Unlike the arbitrary policing of street-based work, law enforcement in two of Mumbai’s most notorious red-light districts, Kamathipura and Falkland Road, has been severe and unrelenting. Chapter four asserts that the “spectacle” of these infamous districts serves to carve out an exclusive space where prostitution occurs, thereby tagging the rest of the city as prostitution-free, and creating an easy target for abolitionist activists. Due to a combination of ever-increasing police raids, changed clientele, and prime geographical location for real-estate development, the districts have nearly disappeared. Shah contends that the decrease in brothels reiterates the inseparability of sexual commerce and India’s current politics towards urban land use. In this case, brothel closures are interwoven into an “urban land grab,” taking place throughout India (149). In Kamathipura, a lucrative real-estate market, the decrease in brothel-based work is the outcome of converged interests between abolitionist NGOs, real estate developers, politicians, local police, and the municipality.

This chapter focuses on the merged interests of powerful actors that form part of the structural cards stacked against poor, migrant women. Such overarching constraints must inform policy and discourse around sexual commerce, which, in turn, must be understood through a Marxist understanding of livelihood. Livelihood and survival frameworks redirect the conflation of violence with prostitution towards the violence of systems of domination. That redirection, then, constructs female sex workers as agential “subjects and migrants,” rather than victims (190). The women in Street Corner Secrets enact agency in between majburi (constraints)—not to be reduced to jabardasti (force)—and marzi (choice).

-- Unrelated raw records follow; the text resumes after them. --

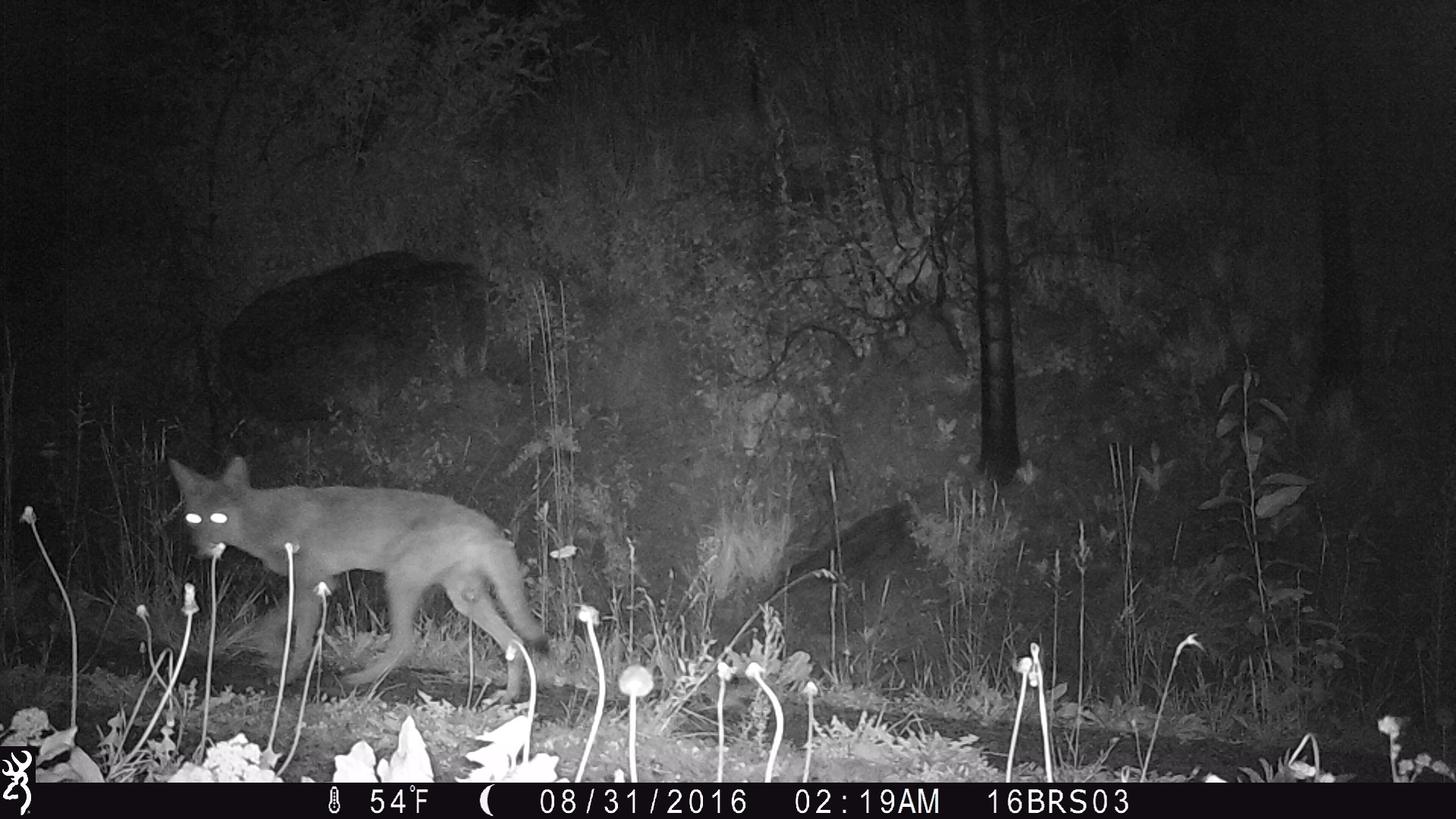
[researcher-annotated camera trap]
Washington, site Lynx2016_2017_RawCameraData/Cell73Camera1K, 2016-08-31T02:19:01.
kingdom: Animalia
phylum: Chordata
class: Mammalia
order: Carnivora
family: Canidae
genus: Canis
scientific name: Canis latrans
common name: coyote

In sum, Street Corner Secrets is a compelling exploration of the intersections between space, society, and sex work. It is a thorough and fascinating text for readers who are interested in topics that range from the political economies of space, to the precariousness of informal labor, to debates over sexual commerce. Informed by her uncommon educational background in sociomedical sciences, public health, and anthropology, the author’s thoughtful analysis both lays foundations and sheds new light on such themes. Moreover, her clear, accessible style is appropriate for newcomers and seasoned scholars alike. Svati Shah’s reflexive ethnography is engaged, feminist anthropology at its best. 

References

De Genova N  (2010) The Queer Politics of Migration: Reflections on ‘Illegality’ and Incorrigibility. Studies in Social Justice 4(2): 104.
Foucault M (1986) Of Other Spaces. Diacritics 16: 26.